Ad esso guardano con favore anche tanti lavoratori immigrati. Essi nutrono la speranza che tali "aperture" eliminino o alleggeriscano le mille discriminazioni a cui sono quotidianamente sottoposti. Questa speranza non è priva di qualche fondamento, poiché la politica perorata da Letta potrebbe portare a piccoli miglioramenti immediati rispetto alle pratiche del periodo berlusconiano. Ma a che prezzo?

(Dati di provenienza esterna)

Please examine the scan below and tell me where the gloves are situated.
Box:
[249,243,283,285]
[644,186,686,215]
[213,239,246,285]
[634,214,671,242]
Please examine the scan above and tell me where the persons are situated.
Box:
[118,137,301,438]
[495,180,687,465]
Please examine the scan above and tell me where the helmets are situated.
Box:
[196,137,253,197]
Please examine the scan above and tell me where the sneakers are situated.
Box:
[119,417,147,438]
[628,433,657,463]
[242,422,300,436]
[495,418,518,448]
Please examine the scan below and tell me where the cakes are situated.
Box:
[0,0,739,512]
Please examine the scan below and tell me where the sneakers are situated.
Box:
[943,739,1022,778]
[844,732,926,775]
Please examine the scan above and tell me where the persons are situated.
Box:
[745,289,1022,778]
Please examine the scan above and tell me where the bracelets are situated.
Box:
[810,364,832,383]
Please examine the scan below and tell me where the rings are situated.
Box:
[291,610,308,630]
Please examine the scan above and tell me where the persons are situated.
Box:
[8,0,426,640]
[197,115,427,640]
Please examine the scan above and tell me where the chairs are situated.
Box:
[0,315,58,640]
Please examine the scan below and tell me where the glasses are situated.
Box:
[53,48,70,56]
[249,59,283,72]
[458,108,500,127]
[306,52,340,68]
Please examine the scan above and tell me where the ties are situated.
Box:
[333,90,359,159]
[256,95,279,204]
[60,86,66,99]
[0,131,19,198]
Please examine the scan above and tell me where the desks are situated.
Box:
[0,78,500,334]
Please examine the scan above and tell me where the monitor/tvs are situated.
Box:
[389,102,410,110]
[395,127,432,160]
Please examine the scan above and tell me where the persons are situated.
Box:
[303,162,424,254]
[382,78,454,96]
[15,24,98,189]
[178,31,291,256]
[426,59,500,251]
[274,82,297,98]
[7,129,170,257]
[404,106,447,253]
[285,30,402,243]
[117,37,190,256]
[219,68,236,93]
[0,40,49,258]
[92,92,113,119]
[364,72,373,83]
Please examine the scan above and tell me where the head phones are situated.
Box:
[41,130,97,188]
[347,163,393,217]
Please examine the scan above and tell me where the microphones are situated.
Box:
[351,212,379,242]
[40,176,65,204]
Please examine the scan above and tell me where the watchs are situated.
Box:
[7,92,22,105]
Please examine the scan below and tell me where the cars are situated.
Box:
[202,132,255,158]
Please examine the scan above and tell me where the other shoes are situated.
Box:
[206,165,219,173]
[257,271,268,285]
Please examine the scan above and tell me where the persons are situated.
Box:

Al prezzo di incatenarsi mani e piedi al carro dei governi europei e di supportarne l’azione anche quando essa è mirata contro i paesi e i popoli da cui provengono gli immigrati stessi. Al prezzo di rinunciare "spontaneamente" alla prospettiva di difendersi collettivamente attraverso l’organizzazione e la mobilitazione. Al prezzo di vedere negli altri lavoratori, e soprattutto nei proletari del Sud del mondo che stanno progettando o progetteranno di trasferirsi in Europa, dei concorrenti che minacciano la "tranquillità" appena ottenuta. Al prezzo di dismettere preventivamente le uniche armi, quelle della lotta e dell’auto-organizzazione e dell’autonomia dalle istituzioni statali, con cui si può davvero contrastare il super-sfruttamento, il razzismo e la concorrenza al ribasso tra proletari.

Note

(1) Secondo stime basate sulle notizie pubblicate sulla stampa internazionale, sarebbero oltre 20mila le persone morte negli ultimi 25 anni nel tratto di Mediterraneo che separa le coste dell’Africa dall’Italia e dall’Europa.